Jean-Pierre Bouchard

Jean-Pierre Bouchard est psychologue et criminologue spécialiste des agresseurs et des victimes.

Atlantico : Ce jeudi 30 avril doivent être rendues les conclusions dans les affaires révélées de pédophilie dans l’Education Nationale. On a appris également que l’agresseur présumé de la petite Berenyss avait déjà été condamné pour agression sexuelles sur trois proches, dont ses deux nièces. Comment expliquer le nombre grandissant d’affaires de pédophilie rendues publiques récemment ?
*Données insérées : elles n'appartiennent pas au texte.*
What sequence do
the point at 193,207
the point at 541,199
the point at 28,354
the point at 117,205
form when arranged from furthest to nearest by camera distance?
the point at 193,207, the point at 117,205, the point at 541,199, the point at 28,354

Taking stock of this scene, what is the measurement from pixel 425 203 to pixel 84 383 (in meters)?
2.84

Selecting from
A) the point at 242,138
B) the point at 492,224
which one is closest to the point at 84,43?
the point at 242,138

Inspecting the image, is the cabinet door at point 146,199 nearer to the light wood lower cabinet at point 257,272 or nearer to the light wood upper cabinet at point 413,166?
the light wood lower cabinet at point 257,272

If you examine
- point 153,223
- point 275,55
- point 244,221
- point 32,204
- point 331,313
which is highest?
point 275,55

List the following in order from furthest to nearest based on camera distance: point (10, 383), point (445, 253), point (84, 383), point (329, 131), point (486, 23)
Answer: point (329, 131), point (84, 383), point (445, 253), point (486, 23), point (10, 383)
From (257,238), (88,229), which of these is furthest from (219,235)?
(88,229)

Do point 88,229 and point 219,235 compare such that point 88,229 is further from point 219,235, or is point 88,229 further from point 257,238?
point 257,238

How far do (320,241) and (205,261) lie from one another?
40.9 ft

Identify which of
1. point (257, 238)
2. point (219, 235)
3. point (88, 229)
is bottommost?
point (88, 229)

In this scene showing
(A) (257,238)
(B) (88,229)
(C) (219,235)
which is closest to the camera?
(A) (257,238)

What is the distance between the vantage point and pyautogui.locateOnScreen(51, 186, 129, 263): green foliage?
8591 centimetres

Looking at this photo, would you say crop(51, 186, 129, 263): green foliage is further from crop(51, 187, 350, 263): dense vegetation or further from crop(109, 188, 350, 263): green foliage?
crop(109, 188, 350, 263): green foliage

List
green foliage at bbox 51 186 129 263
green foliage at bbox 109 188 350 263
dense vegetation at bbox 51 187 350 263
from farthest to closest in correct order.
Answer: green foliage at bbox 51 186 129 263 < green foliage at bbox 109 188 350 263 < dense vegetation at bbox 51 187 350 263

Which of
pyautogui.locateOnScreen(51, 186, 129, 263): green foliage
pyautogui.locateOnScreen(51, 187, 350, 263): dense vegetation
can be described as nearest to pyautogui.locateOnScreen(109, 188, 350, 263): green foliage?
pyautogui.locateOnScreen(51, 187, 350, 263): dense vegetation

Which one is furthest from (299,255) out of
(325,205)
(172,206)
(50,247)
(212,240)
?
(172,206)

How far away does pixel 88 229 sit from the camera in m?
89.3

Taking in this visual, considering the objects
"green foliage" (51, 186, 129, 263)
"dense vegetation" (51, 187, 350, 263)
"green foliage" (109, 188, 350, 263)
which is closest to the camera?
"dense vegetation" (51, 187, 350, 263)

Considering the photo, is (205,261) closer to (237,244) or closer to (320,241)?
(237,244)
Jean-Pierre Bouchard : Déjà, par pédophilie, il faut entendre la déviance sexuelle d’un adulte qui est attiré érotiquement par les caractéristiques prépubères propres aux enfants. Il y a en fait beaucoup plus de cas de pédophilies que ceux dont on entend parler. C’est ce qu’on appelle le chiffre noir des affaires : on ne connait pas la réalité d’un phénomène puisque beaucoup de cas sont cachés, les victimes ne portent pas toujours plainte. Ce chiffre est potentiellement très important. Les affaires de pédophilie ne sont pas forcément plus nombreuses qu’avant, en revanche on en parle plus dans les médias, ce qui génère un effet loupe, qui peut inciter d’autres victimes à porter plainte également.

Surtout, les affaires de pédophilie ne se résument pas aux cas rocambolesques avec enlèvement, qui sont très médiatisés : ce sont surtout des affaires de famille, ou concernant des personnes de l’entourage proche de la victime. Dans ces cas-là, il est encore plus difficile de porter plainte.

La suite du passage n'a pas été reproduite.